Let $\mathscr C$ be a cartesian (i.e. with finite limits) category with subobject classifier $\Omega$ and generic subobject $\tau:I\to\Omega$ (here $I$ denote the terminal object).
Let $f:X\to Y$ and $p:X\to\Omega$ be a morphisms. The quantificators $\exists_f(p):Y\to\Omega$ and $\forall_f(p):Y\to\Omega$ are characterized by the following:
for each $q:Y\to\Omega$, $\exists_f(p)\implies q$ if and only if $p\implies q\circ f$;
for each $q:Y\to\Omega$, $q\implies\forall_f(p)$ if and only if $q\circ f\implies p$.
Let assume that for each object $X$ and each pair of morphisms $f:X\to Y$, $p:X\to\Omega$ there exists $\forall_f(p):Y\to\Omega$. It's also true that there exists $\exists_f(p):Y\to\Omega$ too?
Following this piece taken from Lambek & Scott - Introduction to Higher Order Categorical Logic (page 129):
I deduced this formula relating $\forall$ with $\exists$:
$\exists_f(p)=\forall_{\pi_1}(\forall_{f\times 1_\Omega}(p\circ\pi_1\implies\pi_2)\implies\pi_2)$
where $p\circ\pi_1\implies\pi_2$ is a morphism $X\times\Omega\to\Omega$, while $\forall_{f\times 1_\Omega}(p\circ\pi_1\implies\pi_2)\implies\pi_2:Y\times\Omega\to\Omega$.

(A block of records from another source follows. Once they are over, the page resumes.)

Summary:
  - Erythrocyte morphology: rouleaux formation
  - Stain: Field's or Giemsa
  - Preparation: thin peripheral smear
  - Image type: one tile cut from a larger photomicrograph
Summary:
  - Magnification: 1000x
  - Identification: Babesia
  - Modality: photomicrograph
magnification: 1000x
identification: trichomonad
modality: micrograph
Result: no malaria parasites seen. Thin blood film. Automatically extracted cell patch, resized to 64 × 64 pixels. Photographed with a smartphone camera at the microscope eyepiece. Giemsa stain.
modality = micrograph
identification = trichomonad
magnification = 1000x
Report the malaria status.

I proved that this formula holds whenever the universal quantificator "commutes" with pullback (see here). This is true, in particular, if for each object $X$ there exists $\Omega^X$.
Is the converse true? That's if the formula relating $\forall$ and $\exists$ is true, then $\forall$ commute with pullback? Power objects $\Omega^X$ needs to exists?